Water is the ancient symbol of life, the primordeal medium out of which life emerged. The blood in our veins is still salty from that ancient sea; and we are still dependent upon its cycles of sea-mist, cloud, rain, stream and river back to stream again. Uniting all of life within its cycle.
Bread is the ancient symbol of sustenance, of that which supports and maintains life. Not cake, or steak; but bread--the common things that keep life going. Bread, living grain transformed by living yeast to feed life's continuing transformations.
The symbols of our sharing are bread and water. Prisoners' fare. To choose to share them is to choose one another; to choose life whole. You may choose to partake of this; you alone and you only. Even as only you may finally inhabit and define the you who will be. But you may not partake of it alone. This cup of water, loaf of bread, is ours together. It is the water of life that sustains us only when poured out on behalf of each other. It is the bread, the common moments reaped and sifted, the common elements of our lives broken open.

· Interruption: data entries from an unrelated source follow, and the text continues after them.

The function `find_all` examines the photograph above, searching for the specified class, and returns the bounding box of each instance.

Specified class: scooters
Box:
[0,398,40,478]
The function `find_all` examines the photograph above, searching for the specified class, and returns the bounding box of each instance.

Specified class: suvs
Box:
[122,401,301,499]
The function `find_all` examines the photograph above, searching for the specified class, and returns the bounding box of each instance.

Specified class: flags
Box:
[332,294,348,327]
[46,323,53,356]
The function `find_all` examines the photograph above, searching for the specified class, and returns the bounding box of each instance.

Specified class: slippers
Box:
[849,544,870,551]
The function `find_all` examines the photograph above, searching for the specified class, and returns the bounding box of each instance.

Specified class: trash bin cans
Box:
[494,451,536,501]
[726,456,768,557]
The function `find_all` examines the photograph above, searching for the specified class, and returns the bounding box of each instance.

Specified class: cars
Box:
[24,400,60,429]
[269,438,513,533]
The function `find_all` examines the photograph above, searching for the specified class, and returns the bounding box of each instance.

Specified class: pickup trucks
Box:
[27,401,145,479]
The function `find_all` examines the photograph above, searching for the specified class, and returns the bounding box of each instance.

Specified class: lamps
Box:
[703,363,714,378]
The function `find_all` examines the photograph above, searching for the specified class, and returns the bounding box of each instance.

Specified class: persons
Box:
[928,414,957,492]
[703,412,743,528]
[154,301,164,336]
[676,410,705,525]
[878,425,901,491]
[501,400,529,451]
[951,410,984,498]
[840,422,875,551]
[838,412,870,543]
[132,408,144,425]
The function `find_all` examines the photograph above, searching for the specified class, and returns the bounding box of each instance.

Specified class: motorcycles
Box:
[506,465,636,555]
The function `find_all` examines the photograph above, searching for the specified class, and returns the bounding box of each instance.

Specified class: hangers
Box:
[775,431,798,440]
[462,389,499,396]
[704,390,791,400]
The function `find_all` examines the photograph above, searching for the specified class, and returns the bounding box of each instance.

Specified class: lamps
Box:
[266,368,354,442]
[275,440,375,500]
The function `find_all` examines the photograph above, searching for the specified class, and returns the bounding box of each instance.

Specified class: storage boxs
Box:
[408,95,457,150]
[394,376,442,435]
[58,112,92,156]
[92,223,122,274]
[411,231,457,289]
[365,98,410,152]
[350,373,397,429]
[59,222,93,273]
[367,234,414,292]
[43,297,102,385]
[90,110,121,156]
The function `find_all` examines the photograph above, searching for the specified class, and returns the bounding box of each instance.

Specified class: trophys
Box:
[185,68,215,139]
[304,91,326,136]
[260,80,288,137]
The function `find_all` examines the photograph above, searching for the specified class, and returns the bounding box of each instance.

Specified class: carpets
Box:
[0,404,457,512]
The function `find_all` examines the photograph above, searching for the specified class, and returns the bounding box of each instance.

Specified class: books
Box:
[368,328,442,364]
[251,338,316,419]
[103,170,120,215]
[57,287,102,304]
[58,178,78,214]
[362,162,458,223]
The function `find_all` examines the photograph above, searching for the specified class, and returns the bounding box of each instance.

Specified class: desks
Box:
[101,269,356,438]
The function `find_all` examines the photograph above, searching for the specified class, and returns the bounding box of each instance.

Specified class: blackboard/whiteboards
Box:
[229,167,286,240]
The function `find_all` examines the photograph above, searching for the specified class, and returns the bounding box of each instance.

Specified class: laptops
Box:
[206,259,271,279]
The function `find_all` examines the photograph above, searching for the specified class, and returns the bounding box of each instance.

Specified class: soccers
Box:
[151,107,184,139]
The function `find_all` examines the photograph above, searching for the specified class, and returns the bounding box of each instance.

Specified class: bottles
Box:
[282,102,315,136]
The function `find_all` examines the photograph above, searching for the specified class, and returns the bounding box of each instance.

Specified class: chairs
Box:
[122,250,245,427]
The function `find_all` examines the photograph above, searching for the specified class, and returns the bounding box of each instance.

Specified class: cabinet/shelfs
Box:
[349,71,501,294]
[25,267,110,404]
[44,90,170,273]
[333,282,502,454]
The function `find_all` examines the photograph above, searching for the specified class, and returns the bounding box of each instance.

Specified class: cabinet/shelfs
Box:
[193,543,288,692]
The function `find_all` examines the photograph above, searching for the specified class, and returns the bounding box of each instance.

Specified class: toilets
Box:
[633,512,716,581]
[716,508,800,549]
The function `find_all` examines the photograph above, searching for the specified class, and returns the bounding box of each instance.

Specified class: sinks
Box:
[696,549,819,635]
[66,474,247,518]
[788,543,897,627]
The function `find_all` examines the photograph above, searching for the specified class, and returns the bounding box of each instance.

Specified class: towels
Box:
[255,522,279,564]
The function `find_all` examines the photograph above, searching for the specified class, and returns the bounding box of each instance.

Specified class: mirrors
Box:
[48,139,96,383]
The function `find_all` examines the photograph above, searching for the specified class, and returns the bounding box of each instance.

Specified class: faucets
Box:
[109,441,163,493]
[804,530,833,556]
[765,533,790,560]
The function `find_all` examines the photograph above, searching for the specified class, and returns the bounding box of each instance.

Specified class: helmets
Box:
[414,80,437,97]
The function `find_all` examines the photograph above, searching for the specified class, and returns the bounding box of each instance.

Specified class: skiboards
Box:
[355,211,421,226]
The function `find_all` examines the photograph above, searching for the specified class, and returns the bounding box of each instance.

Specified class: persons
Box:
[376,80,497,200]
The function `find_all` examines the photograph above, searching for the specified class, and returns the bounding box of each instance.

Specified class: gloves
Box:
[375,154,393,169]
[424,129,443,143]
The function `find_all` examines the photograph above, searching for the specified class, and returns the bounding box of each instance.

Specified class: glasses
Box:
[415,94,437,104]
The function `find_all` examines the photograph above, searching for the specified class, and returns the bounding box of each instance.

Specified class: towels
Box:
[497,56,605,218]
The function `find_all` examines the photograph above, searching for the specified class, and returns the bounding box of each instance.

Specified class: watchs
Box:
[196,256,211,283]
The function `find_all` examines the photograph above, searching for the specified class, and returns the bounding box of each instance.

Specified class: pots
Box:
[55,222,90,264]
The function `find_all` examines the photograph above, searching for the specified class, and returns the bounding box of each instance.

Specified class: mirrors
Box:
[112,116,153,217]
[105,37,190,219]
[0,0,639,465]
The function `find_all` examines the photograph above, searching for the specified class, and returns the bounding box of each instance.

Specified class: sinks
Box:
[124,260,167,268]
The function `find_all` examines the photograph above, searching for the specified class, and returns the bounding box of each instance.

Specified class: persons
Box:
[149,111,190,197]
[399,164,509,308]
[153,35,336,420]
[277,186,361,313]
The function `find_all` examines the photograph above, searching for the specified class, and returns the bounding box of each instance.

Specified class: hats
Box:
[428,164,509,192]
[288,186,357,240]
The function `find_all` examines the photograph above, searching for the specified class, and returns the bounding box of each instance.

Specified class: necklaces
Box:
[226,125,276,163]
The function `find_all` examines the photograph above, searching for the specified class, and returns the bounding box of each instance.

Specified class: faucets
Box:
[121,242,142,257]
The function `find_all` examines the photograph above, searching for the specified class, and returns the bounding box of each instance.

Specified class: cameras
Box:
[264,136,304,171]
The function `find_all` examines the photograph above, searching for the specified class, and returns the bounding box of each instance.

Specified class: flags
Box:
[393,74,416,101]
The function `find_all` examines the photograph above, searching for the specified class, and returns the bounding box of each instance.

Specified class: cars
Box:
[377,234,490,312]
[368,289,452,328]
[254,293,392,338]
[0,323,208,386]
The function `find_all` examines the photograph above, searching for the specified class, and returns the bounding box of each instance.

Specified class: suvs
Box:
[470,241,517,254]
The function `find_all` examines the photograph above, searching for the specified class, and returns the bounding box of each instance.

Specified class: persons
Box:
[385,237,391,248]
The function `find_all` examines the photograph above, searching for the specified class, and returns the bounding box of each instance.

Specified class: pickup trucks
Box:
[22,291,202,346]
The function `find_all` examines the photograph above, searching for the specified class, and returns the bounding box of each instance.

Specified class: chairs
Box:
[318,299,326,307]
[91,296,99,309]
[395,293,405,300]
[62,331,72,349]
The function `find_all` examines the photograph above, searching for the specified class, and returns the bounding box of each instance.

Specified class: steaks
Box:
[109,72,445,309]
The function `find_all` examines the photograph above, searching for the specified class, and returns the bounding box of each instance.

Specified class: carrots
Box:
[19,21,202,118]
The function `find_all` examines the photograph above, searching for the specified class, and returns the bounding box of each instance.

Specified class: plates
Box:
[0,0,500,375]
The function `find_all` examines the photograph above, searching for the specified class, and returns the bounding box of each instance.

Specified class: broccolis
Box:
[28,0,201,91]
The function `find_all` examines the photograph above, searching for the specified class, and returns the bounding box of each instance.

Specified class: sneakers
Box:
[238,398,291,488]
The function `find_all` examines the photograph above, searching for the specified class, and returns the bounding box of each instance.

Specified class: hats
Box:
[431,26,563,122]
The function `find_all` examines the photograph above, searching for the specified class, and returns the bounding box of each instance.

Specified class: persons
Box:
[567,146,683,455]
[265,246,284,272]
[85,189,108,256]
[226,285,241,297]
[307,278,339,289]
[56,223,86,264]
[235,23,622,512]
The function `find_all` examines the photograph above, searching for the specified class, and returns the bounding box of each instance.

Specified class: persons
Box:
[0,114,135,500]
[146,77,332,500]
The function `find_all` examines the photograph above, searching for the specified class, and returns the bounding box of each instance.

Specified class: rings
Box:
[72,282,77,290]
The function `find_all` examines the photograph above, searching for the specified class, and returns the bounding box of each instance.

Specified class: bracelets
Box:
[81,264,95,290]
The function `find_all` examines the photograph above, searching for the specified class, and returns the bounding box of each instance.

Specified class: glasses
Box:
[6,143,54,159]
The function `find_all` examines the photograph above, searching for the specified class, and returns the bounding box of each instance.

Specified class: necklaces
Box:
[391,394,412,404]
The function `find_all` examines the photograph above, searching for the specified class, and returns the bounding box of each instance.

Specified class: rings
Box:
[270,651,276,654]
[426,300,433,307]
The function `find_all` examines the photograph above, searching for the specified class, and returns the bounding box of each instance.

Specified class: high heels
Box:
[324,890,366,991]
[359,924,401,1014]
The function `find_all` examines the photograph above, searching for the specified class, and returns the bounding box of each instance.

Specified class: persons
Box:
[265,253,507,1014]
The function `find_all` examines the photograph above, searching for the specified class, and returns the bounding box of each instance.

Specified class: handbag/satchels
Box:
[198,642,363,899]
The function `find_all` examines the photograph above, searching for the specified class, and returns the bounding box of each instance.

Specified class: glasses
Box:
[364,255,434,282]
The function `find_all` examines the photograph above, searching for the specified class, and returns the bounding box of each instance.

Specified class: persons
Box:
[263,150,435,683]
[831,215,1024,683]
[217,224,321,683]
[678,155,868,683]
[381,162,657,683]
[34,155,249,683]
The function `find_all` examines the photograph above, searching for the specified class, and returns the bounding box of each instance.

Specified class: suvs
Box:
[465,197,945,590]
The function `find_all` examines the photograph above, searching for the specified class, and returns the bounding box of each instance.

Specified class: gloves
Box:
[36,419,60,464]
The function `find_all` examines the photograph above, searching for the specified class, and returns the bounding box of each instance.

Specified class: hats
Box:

To share these together is to take hold of your aloneness, and, in the giving and receiving of our common moments, our spilled out days, mold them into a whole that is ours, yet always given unto us.
CELEBRATION OF COMMUNION
We have tasted the sweetness of that common wholeness; some of us, the bitterness of loneliness. For some of us this is a celebration of what we have known together over many days and seasons. For some, this is a celebration of our hope and our hunger. For all of us and to each of us it is a promise and a trust.
Take. Share. Serve ye one another.
Receive from our hand through one near at hand this promise. Give to us, to the one nearest, that which has been entrusted to you.
Give unto each other of what you are all that can be received; for you were born to give and to be given, and,unlike these cups, the water in your vessel hides no bottom.
May your brokenness be healed, your common moments filled with joy.